### [Your task]
The answer consists only of the lines from the beginning of the listing below to the line holding "Detailed close-up of", inclusive, with every picture removed.

### [Material to process]
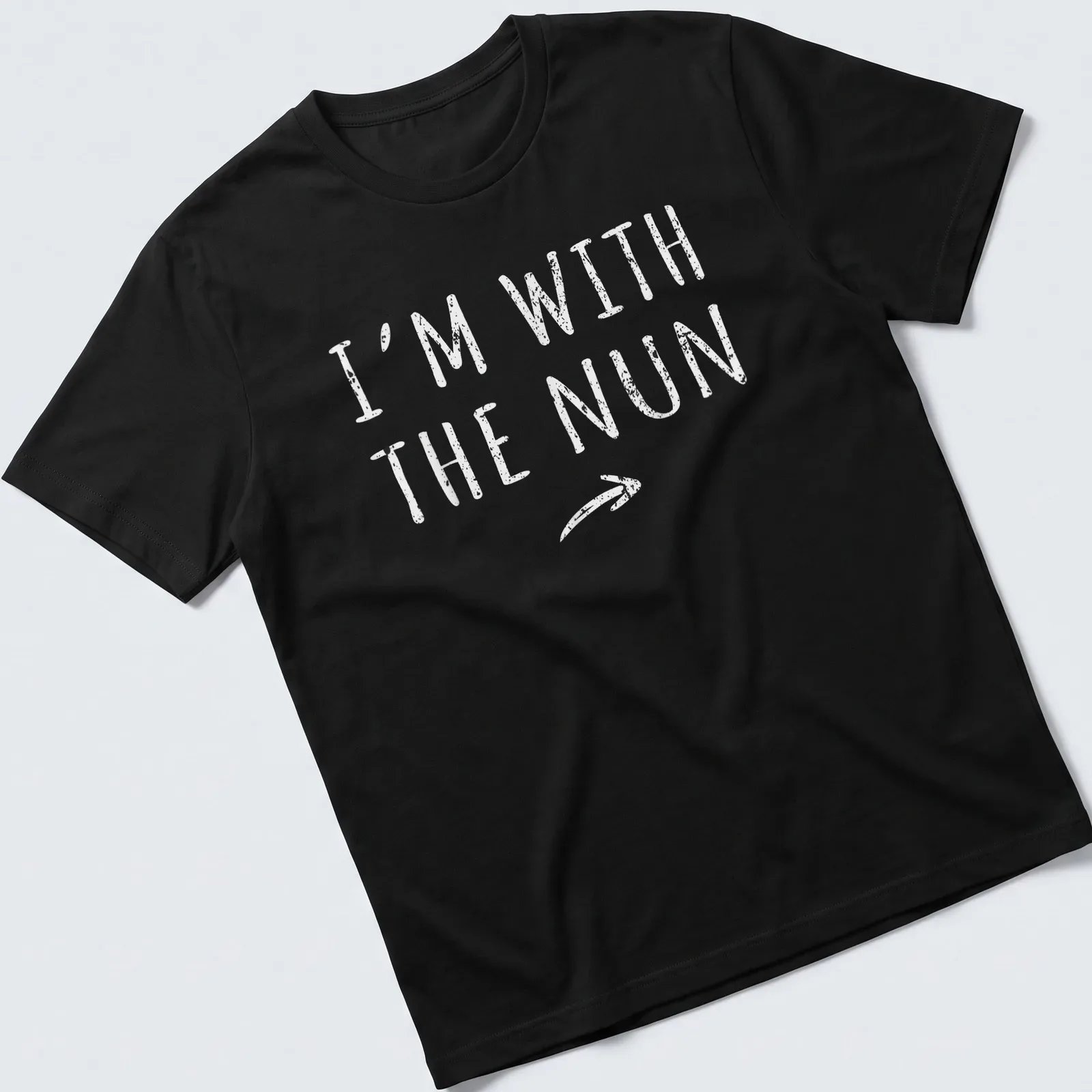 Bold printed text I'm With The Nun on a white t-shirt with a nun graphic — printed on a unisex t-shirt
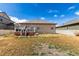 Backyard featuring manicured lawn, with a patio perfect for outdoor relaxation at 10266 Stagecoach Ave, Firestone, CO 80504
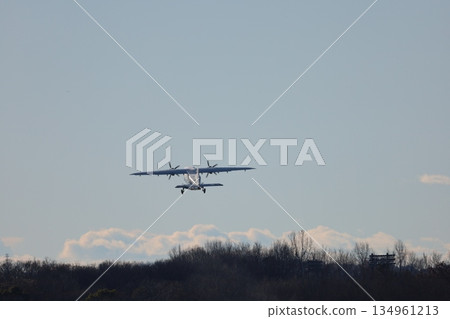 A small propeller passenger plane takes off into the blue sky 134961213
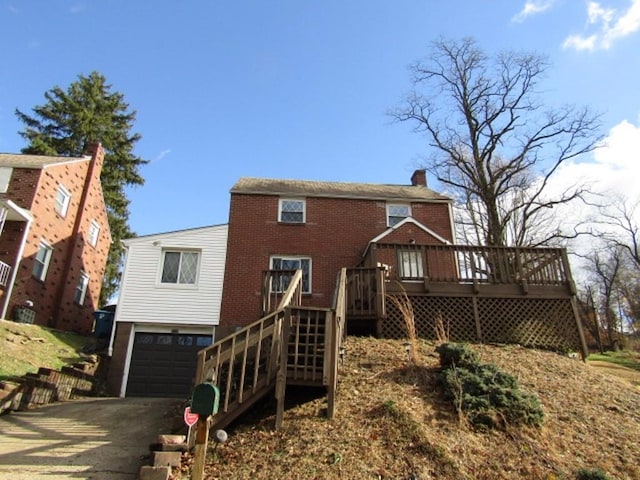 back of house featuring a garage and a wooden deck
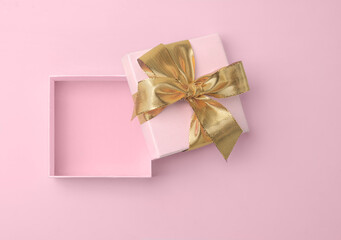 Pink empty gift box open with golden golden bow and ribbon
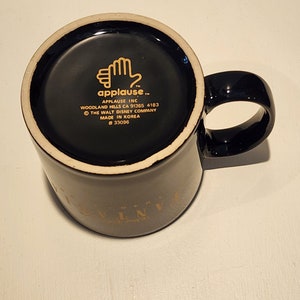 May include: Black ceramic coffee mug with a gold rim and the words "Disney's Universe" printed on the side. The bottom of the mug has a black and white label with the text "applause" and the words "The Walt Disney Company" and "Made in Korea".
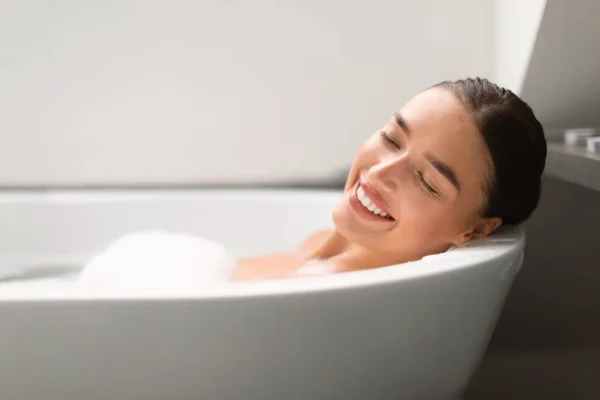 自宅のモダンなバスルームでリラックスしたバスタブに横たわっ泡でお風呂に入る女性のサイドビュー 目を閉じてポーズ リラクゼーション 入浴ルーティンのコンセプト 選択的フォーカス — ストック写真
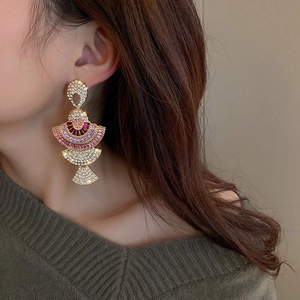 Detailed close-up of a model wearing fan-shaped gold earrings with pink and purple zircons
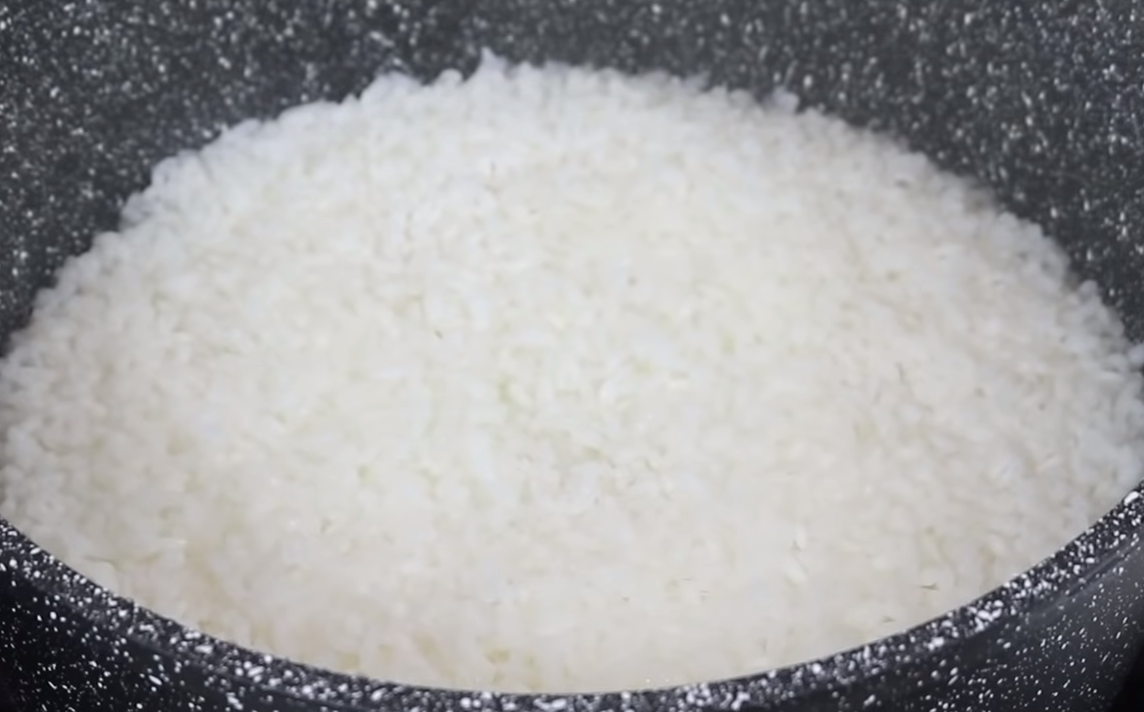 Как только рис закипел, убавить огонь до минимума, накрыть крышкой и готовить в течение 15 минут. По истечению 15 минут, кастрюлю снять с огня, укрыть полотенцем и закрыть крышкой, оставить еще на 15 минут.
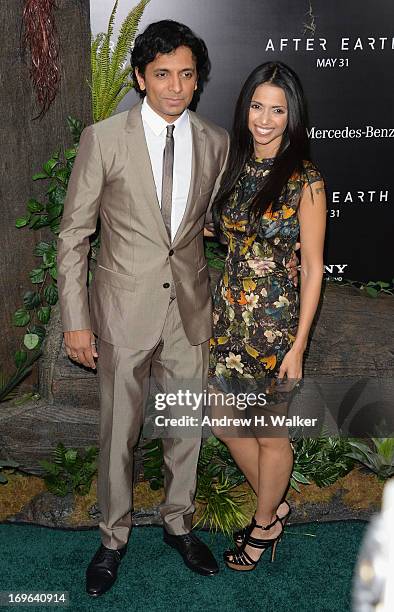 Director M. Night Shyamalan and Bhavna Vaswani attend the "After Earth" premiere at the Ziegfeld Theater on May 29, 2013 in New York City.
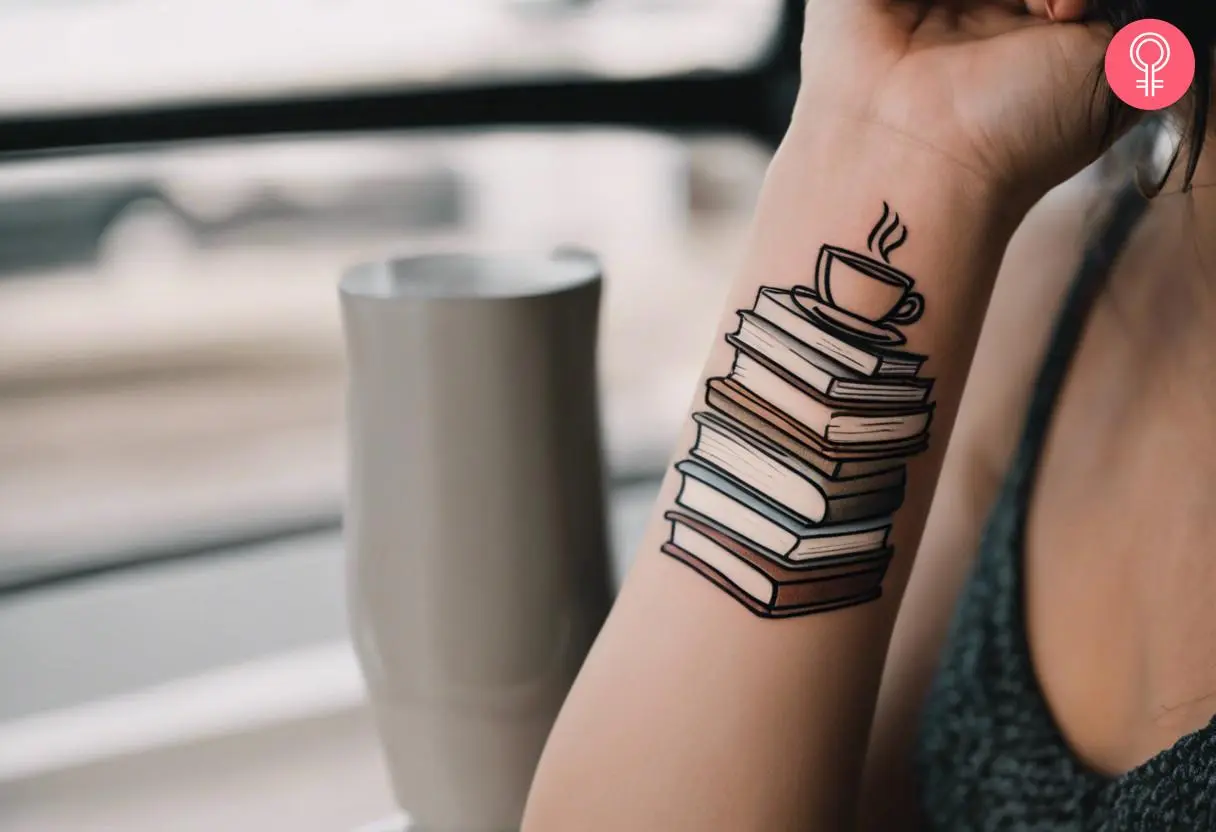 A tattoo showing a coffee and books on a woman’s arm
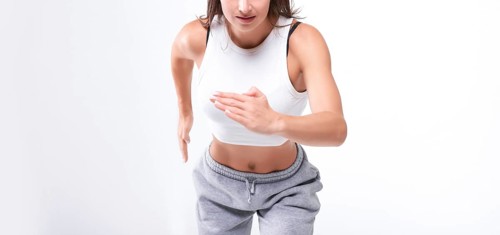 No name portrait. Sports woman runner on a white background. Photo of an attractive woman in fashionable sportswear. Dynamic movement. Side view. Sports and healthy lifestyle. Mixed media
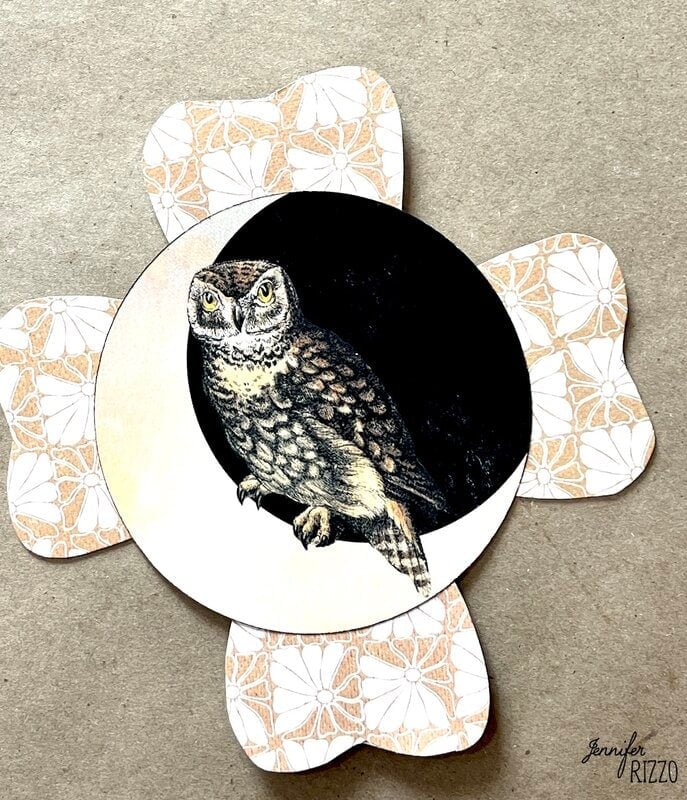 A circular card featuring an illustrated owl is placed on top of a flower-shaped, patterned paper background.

### [Result of this exercise]
 Bold printed text I'm With The Nun on a white t-shirt with a nun graphic — printed on a unisex t-shirt
 Backyard featuring manicured lawn, with a patio perfect for outdoor relaxation at 10266 Stagecoach Ave, Firestone, CO 80504
 A small propeller passenger plane takes off into the blue sky 134961213
 back of house featuring a garage and a wooden deck
 Pink empty gift box open with golden golden bow and ribbon
 May include: Black ceramic coffee mug with a gold rim and the words "Disney's Universe" printed on the side. The bottom of the mug has a black and white label with the text "applause" and the words "The Walt Disney Company" and "Made in Korea".
 自宅のモダンなバスルームでリラックスしたバスタブに横たわっ泡でお風呂に入る女性のサイドビュー 目を閉じてポーズ リラクゼーション 入浴ルーティンのコンセプト 選択的フォーカス — ストック写真
 Detailed close-up of a model wearing fan-shaped gold earrings with pink and purple zircons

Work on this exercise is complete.